§ **Data excerpts**
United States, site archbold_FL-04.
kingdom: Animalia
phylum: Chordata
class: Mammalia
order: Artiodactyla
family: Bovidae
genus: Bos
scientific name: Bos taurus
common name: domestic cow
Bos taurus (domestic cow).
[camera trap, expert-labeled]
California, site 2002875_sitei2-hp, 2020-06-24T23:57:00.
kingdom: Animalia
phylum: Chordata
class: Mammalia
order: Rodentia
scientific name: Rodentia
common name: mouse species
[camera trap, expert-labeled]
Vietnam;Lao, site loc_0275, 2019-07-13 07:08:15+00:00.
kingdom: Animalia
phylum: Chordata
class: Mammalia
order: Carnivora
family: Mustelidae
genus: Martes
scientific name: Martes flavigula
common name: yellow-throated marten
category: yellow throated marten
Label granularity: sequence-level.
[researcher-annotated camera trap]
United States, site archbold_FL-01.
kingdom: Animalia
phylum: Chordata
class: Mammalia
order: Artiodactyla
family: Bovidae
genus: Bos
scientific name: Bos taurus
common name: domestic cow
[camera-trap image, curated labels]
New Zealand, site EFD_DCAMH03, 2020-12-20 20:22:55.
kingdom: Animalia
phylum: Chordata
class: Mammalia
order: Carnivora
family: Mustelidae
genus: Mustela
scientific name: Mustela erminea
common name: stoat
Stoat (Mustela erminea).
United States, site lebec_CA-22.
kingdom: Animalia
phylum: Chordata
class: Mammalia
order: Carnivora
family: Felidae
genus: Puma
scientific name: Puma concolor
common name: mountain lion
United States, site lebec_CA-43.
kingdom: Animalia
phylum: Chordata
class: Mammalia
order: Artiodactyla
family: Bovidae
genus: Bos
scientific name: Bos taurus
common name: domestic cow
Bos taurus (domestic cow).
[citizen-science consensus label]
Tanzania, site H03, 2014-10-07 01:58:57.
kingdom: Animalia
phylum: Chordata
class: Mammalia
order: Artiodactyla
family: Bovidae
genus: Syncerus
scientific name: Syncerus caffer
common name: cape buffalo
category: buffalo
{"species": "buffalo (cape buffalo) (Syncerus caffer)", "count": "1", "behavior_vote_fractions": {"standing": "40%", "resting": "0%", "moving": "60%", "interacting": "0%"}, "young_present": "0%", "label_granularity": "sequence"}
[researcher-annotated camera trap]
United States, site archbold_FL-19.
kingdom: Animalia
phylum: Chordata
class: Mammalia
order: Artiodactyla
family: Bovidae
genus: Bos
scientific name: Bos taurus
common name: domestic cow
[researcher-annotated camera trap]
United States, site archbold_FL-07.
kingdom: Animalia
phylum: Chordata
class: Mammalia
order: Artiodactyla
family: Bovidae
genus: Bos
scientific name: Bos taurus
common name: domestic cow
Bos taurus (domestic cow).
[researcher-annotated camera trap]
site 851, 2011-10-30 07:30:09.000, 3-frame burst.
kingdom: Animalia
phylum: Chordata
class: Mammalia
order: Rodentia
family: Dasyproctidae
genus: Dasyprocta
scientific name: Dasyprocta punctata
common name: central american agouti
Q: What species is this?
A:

§ **Your objective**
Return every line in the records that includes the string "site".

§ **Answer to the problem**
United States, site archbold_FL-04.
California, site 2002875_sitei2-hp, 2020-06-24T23:57:00.
Vietnam;Lao, site loc_0275, 2019-07-13 07:08:15+00:00.
United States, site archbold_FL-01.
New Zealand, site EFD_DCAMH03, 2020-12-20 20:22:55.
United States, site lebec_CA-22.
United States, site lebec_CA-43.
Tanzania, site H03, 2014-10-07 01:58:57.
United States, site archbold_FL-19.
United States, site archbold_FL-07.
site 851, 2011-10-30 07:30:09.000, 3-frame burst.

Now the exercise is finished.